▸ **TASK DIRECTIONS**: Gather each line of the items below that contains the word "every".

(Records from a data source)

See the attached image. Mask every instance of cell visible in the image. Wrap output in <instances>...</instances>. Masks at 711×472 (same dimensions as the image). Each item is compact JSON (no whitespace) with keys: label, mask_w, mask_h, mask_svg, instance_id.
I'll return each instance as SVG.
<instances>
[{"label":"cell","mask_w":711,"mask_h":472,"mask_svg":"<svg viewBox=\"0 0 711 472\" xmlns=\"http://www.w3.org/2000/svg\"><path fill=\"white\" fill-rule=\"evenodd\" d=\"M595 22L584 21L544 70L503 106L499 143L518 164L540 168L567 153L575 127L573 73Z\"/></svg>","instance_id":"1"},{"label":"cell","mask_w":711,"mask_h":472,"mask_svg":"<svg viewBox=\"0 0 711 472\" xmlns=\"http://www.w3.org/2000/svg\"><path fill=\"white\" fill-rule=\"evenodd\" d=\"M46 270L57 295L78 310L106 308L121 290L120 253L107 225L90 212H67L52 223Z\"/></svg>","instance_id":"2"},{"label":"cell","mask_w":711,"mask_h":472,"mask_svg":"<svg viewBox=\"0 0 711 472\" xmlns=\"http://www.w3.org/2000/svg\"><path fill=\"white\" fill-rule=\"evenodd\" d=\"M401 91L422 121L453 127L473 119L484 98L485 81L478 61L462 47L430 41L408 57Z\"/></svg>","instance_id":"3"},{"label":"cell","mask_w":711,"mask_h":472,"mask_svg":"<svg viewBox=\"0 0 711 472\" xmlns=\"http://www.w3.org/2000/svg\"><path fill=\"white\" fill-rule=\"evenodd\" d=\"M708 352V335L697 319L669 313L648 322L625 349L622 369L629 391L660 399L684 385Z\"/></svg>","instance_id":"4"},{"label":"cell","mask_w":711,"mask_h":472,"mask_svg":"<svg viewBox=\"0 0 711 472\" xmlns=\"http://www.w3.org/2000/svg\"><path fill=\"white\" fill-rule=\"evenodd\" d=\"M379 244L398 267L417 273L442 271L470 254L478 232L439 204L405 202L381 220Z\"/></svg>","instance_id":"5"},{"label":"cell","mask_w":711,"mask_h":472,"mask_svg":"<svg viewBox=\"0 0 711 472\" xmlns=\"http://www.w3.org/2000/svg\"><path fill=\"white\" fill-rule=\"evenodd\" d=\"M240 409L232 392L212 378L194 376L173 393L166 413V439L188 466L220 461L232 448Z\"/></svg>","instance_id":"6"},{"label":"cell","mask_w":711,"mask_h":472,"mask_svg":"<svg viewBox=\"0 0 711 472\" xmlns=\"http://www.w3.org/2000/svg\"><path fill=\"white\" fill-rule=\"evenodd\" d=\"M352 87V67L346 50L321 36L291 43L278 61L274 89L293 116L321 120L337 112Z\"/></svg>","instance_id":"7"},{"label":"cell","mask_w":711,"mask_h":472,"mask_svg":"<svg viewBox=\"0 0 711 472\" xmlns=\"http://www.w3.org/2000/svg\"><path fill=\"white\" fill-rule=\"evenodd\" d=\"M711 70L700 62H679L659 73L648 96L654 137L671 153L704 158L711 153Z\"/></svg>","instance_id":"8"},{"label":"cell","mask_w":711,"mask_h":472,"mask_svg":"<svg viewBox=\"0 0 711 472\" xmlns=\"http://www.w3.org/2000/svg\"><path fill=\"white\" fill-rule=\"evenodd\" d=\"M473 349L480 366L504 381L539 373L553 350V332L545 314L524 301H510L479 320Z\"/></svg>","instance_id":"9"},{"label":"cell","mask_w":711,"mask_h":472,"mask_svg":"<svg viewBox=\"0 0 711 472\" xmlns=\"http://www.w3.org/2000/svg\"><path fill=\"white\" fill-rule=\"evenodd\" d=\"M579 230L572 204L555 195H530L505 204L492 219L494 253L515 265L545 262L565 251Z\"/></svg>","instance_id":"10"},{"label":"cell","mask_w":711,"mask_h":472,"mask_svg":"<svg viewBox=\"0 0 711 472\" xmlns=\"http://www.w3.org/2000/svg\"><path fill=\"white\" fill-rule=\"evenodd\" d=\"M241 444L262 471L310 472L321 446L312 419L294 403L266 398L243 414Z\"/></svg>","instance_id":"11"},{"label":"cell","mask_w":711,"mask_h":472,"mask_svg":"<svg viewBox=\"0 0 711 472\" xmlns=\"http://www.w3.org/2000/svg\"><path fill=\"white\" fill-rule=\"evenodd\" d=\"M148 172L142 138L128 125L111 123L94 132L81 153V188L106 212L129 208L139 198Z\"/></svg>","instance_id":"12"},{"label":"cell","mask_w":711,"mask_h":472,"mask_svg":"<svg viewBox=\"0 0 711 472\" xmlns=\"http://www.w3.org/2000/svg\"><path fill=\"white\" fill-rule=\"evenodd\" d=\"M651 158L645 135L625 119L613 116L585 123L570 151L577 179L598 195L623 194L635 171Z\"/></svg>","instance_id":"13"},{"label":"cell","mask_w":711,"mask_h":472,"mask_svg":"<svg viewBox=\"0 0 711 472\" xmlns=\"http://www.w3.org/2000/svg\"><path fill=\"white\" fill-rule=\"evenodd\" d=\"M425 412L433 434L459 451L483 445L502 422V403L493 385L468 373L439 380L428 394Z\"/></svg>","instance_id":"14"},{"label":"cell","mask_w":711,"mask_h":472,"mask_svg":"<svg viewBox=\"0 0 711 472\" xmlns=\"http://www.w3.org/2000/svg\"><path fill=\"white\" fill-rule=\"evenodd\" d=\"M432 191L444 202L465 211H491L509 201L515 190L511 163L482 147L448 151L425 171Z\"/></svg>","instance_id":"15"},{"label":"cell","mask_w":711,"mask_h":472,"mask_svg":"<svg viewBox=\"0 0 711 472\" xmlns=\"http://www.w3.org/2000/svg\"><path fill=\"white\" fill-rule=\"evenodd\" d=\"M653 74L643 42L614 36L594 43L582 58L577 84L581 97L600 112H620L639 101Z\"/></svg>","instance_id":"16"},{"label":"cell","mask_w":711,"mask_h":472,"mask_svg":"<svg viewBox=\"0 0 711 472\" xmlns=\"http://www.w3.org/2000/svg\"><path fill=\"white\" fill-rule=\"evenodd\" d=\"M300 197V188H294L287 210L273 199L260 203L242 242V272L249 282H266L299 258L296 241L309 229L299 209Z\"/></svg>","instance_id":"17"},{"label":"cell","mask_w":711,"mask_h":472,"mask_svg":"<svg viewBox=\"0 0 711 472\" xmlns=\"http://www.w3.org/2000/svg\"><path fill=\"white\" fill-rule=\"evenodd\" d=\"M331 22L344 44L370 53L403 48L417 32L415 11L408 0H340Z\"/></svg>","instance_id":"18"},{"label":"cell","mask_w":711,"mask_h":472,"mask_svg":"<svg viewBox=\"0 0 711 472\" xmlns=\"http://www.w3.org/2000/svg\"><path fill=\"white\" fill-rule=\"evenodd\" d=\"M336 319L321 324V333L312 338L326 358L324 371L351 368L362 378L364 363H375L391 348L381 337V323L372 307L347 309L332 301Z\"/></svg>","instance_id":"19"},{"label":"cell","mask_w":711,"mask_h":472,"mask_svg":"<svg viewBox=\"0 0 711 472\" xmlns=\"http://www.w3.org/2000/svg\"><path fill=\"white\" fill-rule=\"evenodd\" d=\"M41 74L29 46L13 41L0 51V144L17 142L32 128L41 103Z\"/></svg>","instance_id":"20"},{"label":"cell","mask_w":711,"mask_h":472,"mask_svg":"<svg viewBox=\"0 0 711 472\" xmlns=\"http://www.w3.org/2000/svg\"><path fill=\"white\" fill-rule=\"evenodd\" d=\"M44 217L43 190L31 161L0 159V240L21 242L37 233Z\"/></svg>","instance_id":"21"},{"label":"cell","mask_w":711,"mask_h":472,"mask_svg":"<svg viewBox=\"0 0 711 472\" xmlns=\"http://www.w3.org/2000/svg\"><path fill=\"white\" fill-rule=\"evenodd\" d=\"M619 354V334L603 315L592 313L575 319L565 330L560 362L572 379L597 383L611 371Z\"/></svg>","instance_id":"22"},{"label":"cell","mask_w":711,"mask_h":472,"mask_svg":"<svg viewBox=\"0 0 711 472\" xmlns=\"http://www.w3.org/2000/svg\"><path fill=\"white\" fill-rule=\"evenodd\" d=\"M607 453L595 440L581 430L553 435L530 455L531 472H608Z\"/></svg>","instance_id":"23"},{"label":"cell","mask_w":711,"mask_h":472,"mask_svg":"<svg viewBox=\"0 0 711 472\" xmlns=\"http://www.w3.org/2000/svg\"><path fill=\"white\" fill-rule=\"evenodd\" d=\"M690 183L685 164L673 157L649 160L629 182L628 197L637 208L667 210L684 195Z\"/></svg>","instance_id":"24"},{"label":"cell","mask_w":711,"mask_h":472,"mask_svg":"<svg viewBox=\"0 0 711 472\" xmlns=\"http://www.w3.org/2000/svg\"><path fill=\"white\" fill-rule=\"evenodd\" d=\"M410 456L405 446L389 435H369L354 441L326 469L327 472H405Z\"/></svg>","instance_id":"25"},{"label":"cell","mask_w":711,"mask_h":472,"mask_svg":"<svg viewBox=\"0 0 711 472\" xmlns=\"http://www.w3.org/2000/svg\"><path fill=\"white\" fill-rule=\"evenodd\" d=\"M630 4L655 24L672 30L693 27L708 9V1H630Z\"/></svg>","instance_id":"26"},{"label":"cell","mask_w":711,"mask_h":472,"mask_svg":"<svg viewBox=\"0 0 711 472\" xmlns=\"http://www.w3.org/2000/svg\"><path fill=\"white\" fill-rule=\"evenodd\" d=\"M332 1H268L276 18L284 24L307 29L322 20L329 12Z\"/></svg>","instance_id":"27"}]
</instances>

--

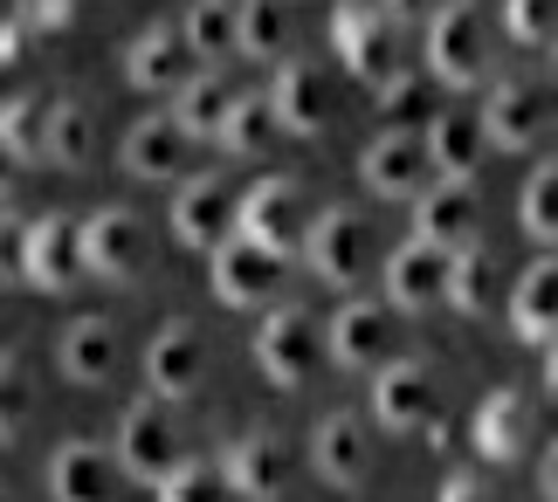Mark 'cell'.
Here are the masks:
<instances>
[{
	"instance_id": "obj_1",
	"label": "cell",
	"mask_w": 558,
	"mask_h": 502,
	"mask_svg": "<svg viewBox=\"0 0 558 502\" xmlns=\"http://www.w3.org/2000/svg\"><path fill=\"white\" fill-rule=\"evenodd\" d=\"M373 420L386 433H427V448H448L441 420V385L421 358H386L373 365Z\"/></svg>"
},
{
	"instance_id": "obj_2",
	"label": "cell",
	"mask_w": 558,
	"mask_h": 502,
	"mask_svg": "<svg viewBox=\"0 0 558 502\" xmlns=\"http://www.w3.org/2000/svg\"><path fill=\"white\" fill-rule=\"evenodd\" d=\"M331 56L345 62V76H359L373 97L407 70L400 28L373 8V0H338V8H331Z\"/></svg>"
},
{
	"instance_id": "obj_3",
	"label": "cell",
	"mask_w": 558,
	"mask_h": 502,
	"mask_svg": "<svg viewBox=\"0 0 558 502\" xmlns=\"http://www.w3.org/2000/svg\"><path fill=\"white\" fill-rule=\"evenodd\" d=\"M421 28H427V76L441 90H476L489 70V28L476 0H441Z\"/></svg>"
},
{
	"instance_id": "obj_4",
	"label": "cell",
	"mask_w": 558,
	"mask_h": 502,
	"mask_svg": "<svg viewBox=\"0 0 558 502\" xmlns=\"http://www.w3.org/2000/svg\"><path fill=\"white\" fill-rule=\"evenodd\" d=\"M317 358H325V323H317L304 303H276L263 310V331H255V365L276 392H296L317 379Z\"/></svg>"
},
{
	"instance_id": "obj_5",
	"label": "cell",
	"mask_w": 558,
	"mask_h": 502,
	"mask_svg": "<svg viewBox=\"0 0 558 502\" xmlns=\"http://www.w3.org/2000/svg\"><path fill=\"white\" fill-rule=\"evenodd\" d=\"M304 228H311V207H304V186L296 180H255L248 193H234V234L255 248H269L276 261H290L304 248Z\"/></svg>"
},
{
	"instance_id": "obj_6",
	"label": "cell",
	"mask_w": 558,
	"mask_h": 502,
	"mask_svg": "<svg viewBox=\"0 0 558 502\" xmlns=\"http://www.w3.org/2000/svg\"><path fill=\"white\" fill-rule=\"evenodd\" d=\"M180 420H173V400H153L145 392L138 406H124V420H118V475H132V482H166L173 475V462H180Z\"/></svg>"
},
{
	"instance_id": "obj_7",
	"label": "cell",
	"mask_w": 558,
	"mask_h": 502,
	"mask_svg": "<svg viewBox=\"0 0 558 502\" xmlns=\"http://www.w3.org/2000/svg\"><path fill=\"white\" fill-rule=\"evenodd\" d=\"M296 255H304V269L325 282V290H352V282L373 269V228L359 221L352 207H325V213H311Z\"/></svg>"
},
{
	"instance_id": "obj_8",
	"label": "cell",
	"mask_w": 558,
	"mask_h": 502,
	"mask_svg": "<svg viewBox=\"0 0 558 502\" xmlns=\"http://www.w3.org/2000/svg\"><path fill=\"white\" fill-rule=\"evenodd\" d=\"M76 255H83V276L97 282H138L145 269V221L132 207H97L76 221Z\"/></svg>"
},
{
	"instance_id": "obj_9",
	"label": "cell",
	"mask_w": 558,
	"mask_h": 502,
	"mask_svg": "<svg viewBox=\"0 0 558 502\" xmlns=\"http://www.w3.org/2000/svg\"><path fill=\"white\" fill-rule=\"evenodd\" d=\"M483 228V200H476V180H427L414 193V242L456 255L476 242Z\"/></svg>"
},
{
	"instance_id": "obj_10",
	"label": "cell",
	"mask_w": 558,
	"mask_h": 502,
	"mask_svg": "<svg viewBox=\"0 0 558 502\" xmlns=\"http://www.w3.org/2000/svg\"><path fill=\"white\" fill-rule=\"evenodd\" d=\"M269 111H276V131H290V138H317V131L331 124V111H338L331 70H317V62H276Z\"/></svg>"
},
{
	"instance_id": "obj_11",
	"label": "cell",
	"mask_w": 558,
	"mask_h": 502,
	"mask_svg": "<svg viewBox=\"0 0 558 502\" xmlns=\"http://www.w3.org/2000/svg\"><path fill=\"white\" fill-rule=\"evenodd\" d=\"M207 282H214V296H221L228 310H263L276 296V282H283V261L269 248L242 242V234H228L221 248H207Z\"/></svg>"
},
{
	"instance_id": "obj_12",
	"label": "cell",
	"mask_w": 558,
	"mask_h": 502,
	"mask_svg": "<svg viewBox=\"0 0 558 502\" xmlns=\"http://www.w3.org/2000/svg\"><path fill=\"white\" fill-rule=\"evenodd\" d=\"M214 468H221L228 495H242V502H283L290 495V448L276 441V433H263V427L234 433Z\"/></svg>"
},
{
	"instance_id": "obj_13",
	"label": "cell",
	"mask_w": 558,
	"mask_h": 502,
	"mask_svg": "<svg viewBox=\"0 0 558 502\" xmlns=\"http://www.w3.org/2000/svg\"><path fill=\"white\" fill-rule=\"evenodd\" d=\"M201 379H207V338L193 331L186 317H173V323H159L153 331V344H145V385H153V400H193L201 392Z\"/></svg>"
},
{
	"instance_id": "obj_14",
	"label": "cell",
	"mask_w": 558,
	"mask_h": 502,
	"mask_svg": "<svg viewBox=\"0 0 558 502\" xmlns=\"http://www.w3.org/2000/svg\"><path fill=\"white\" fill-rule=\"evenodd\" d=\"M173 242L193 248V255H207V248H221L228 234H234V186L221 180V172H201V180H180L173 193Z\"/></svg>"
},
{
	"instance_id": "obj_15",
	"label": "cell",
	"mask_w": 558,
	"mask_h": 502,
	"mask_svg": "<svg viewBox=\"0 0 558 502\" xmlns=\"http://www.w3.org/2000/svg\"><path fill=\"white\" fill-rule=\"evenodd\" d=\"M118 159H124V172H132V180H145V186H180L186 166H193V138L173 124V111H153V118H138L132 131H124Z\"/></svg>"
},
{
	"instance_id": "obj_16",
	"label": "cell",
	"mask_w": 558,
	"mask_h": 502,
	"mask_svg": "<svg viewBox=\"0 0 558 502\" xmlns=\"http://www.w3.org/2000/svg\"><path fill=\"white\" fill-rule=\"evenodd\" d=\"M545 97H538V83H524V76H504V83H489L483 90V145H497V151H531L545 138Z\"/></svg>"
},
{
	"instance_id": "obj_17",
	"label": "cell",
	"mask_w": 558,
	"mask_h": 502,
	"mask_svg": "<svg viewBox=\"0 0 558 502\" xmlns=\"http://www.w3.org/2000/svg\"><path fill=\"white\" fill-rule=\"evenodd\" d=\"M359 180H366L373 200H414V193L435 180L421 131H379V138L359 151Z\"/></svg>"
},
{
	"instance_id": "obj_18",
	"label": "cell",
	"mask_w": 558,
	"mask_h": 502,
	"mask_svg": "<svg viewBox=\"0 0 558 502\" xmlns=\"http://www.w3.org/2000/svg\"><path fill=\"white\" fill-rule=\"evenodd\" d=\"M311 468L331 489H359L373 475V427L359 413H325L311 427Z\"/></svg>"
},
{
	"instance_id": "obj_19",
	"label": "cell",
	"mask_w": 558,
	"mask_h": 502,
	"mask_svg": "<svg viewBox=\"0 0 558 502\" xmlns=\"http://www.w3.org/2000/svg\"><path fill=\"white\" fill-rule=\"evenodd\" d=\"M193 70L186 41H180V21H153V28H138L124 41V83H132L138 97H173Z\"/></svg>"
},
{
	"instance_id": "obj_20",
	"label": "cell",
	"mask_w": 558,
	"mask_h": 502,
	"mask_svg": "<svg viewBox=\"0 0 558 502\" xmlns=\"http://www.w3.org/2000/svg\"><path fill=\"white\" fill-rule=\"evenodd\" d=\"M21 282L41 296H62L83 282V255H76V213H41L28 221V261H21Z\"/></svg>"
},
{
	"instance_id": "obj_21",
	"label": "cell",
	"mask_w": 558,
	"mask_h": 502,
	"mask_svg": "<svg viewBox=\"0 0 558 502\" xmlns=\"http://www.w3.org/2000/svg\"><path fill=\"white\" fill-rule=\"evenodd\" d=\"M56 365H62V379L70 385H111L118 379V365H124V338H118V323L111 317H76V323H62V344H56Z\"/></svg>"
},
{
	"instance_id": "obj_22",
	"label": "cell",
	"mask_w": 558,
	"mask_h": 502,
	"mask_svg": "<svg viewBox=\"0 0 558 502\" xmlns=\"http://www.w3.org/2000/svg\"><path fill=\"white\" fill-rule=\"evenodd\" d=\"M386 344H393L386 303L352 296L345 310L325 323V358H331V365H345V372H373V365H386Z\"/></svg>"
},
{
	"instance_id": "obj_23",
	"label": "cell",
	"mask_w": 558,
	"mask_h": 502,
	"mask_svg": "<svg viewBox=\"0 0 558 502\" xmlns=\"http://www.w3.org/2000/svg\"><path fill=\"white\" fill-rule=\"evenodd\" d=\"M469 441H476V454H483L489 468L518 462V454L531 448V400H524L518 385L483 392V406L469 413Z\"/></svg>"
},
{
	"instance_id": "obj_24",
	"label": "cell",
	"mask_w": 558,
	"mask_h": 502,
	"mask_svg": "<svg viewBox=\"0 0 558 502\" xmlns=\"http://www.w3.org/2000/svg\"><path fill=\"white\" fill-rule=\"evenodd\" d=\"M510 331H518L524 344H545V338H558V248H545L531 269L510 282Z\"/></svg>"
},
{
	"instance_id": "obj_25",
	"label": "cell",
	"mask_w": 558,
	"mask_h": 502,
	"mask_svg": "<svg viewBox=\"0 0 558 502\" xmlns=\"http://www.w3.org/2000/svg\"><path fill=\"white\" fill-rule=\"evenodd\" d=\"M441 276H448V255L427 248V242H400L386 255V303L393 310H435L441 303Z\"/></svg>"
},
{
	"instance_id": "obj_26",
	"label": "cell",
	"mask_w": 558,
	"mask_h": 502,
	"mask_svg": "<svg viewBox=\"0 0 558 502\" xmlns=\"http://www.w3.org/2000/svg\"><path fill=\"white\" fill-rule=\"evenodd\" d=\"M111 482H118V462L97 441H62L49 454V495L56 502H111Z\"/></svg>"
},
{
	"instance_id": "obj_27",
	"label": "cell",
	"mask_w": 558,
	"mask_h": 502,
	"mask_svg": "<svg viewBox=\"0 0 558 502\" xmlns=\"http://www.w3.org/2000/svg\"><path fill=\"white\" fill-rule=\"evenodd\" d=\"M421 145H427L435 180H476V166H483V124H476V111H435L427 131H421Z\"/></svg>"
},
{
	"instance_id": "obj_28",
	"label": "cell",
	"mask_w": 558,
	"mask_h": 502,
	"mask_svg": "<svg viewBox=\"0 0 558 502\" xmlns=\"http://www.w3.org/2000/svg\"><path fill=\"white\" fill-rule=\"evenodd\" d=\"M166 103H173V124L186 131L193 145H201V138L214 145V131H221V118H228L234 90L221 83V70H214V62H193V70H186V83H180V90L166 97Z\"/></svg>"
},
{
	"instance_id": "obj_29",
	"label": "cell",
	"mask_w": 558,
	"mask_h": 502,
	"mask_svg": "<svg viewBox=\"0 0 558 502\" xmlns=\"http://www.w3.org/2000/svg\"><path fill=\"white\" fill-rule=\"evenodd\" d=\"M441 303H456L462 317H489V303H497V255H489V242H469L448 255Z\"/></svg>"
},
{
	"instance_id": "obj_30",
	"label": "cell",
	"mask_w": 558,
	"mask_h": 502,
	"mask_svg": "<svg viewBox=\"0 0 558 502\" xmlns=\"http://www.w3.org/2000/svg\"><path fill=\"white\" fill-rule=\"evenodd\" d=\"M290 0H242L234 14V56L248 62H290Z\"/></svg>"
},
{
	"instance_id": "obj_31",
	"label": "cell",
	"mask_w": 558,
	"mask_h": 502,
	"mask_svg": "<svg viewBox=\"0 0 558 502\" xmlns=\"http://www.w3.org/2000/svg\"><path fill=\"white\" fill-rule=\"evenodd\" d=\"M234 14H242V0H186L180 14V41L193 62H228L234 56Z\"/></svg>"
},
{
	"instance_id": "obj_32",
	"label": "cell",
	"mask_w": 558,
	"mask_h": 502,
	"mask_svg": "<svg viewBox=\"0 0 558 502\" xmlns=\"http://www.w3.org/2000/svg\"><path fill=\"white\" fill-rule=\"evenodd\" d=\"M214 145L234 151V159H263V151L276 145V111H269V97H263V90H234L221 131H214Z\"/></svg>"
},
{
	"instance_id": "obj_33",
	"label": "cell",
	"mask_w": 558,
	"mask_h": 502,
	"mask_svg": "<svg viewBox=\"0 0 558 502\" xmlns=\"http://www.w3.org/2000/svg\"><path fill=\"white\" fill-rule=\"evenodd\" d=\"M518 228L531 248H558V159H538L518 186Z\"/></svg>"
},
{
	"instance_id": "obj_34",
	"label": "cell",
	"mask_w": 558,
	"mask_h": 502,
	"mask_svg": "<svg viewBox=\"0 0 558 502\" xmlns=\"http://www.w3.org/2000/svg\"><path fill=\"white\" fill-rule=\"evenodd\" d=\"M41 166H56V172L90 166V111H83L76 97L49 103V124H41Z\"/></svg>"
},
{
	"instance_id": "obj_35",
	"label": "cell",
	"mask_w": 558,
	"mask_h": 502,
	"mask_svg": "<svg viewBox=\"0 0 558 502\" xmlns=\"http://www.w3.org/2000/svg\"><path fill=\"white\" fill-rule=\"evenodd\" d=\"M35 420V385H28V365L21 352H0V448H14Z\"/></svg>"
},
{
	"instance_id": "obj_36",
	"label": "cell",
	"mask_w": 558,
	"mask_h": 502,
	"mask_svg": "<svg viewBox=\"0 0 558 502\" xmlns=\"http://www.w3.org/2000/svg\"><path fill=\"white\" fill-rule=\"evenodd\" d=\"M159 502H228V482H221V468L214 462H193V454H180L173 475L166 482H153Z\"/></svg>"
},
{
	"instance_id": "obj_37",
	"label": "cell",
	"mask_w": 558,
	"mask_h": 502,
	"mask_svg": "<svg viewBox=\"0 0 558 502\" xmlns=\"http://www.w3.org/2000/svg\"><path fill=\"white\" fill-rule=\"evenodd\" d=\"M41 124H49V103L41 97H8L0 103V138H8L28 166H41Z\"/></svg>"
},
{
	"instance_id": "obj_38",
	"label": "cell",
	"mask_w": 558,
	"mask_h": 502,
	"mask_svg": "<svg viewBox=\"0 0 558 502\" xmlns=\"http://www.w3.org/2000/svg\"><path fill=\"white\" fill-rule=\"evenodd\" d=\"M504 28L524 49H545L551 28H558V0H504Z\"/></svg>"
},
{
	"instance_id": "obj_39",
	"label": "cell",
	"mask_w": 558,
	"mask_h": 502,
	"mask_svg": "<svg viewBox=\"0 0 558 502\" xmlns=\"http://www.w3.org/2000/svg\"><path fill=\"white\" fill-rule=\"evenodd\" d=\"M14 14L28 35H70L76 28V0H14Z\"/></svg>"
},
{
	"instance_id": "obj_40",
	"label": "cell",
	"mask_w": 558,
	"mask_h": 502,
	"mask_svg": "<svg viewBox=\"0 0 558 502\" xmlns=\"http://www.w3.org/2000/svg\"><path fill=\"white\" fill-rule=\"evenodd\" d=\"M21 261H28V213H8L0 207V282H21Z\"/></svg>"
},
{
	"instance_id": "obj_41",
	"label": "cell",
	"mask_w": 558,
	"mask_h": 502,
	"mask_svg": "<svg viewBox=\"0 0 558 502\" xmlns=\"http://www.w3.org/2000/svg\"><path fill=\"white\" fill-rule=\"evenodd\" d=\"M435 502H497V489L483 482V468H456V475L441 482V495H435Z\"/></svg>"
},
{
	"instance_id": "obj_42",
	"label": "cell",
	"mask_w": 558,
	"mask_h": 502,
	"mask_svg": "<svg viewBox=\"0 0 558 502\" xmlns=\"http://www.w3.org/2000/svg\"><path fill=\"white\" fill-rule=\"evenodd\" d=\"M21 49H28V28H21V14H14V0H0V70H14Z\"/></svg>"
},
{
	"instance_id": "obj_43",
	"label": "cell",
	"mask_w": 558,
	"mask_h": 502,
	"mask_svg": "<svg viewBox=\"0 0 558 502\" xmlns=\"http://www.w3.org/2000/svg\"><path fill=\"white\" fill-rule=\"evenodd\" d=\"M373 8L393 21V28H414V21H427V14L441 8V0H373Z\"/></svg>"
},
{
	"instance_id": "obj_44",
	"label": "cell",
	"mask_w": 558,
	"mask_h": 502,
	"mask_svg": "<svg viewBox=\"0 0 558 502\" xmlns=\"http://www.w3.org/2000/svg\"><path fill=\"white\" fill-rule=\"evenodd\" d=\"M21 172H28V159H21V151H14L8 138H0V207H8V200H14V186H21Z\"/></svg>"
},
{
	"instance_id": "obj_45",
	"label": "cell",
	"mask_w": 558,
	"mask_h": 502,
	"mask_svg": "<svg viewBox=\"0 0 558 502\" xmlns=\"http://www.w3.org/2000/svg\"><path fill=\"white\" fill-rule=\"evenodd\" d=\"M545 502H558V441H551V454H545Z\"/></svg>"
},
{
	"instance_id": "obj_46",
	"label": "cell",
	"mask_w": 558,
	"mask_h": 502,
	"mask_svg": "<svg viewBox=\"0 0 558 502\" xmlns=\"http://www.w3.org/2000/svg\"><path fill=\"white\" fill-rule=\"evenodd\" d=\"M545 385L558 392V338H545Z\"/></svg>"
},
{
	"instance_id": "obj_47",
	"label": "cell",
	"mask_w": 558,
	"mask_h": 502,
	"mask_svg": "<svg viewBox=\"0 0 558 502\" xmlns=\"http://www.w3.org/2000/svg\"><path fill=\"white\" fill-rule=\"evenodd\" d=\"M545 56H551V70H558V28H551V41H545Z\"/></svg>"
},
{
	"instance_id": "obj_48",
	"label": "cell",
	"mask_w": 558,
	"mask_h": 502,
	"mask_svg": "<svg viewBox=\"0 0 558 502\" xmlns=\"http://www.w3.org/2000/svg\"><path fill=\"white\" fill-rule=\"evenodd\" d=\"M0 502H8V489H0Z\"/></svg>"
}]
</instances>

▸ **COMPLETED EXERCISE**:
See the attached image. Mask every instance of cell visible in the image. Wrap output in <instances>...</instances>. Masks at 711×472 (same dimensions as the image). Each item is compact JSON (no whitespace) with keys: label, mask_w, mask_h, mask_svg, instance_id.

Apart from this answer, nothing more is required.